Excerpts from a spatial dataset:
§
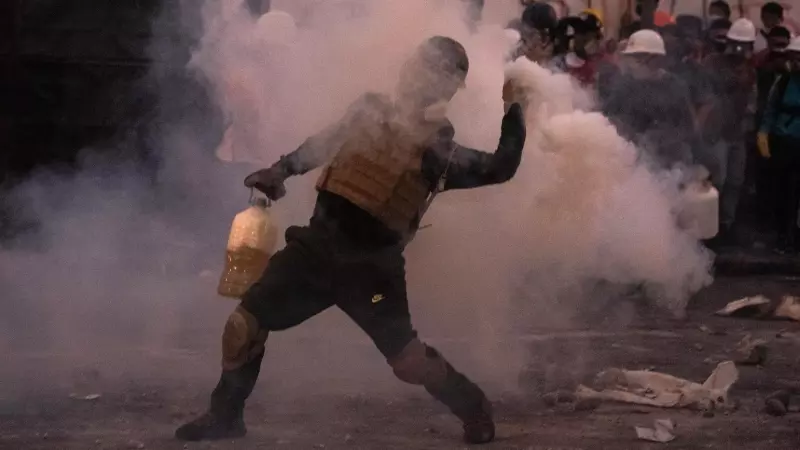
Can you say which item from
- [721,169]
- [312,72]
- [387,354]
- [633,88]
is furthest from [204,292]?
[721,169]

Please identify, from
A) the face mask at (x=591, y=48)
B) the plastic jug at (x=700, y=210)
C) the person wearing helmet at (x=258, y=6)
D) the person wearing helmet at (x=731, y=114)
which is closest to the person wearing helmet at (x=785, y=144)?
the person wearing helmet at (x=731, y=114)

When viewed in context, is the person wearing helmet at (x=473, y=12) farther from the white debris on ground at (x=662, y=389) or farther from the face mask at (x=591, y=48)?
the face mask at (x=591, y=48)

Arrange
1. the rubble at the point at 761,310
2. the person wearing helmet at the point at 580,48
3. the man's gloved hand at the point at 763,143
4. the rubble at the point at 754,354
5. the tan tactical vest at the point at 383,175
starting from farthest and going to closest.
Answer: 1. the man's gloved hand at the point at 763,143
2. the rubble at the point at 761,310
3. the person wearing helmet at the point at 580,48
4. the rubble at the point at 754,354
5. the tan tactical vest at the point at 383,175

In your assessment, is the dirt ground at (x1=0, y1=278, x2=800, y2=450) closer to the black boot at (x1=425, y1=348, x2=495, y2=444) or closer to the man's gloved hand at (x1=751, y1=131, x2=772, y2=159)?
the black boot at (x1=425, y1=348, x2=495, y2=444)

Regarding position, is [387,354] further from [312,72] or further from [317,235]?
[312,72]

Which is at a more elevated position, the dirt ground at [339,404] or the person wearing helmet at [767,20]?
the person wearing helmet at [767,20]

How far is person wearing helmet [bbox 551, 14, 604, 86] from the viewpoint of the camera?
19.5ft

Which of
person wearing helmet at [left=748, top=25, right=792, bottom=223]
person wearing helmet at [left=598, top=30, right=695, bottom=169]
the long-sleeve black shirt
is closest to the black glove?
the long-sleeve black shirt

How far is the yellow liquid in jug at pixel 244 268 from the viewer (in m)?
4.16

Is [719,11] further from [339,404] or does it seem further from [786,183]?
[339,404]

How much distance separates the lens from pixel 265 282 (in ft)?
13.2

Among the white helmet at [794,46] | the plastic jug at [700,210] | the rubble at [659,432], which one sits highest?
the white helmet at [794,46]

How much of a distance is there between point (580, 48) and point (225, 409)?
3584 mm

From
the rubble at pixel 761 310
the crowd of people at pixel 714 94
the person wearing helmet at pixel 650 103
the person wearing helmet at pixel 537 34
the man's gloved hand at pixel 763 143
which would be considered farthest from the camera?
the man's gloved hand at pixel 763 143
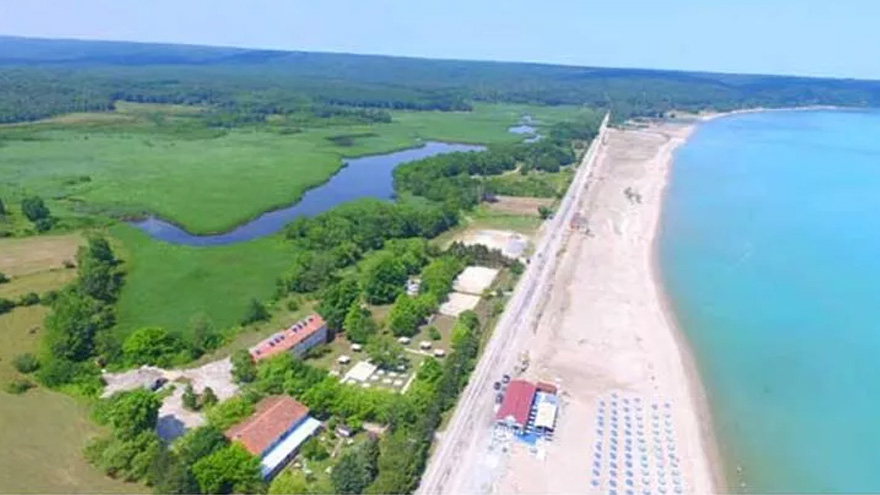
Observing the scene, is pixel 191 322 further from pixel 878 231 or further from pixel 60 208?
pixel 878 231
§
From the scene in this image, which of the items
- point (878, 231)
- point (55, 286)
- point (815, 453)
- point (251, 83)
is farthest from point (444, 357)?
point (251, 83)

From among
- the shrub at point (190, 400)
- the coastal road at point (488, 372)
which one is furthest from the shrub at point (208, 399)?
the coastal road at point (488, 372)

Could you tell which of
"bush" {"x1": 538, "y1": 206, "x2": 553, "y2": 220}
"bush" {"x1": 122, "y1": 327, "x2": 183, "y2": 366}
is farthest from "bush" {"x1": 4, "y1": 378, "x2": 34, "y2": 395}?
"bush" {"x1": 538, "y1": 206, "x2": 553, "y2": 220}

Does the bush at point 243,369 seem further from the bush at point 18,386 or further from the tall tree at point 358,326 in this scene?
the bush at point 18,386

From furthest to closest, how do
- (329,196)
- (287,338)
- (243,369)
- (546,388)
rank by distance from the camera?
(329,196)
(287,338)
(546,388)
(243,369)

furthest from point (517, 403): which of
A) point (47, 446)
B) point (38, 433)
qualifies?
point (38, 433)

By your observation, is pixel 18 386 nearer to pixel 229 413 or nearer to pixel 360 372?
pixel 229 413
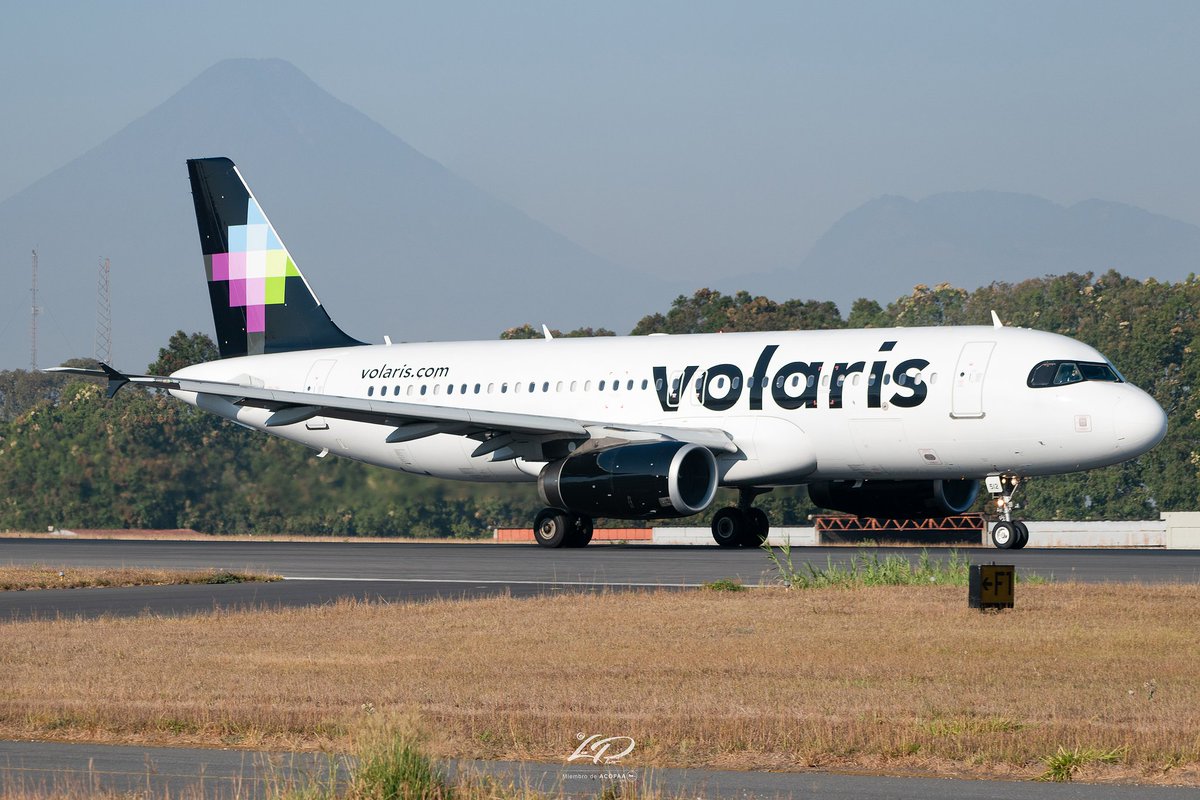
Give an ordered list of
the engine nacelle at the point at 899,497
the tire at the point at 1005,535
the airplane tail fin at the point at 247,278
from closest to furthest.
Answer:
§
To do:
Extract each line of the entries above that contains the word "gloved". Treat uppercase and lowercase letters as different.

Correct result:
3. the man's gloved hand at the point at 763,143
Answer: 1. the man's gloved hand at the point at 763,143
In your assessment, is the dirt ground at (x1=0, y1=278, x2=800, y2=450) closer to the black boot at (x1=425, y1=348, x2=495, y2=444) or closer to the man's gloved hand at (x1=751, y1=131, x2=772, y2=159)?
the man's gloved hand at pixel 763 143
the man's gloved hand at pixel 763 143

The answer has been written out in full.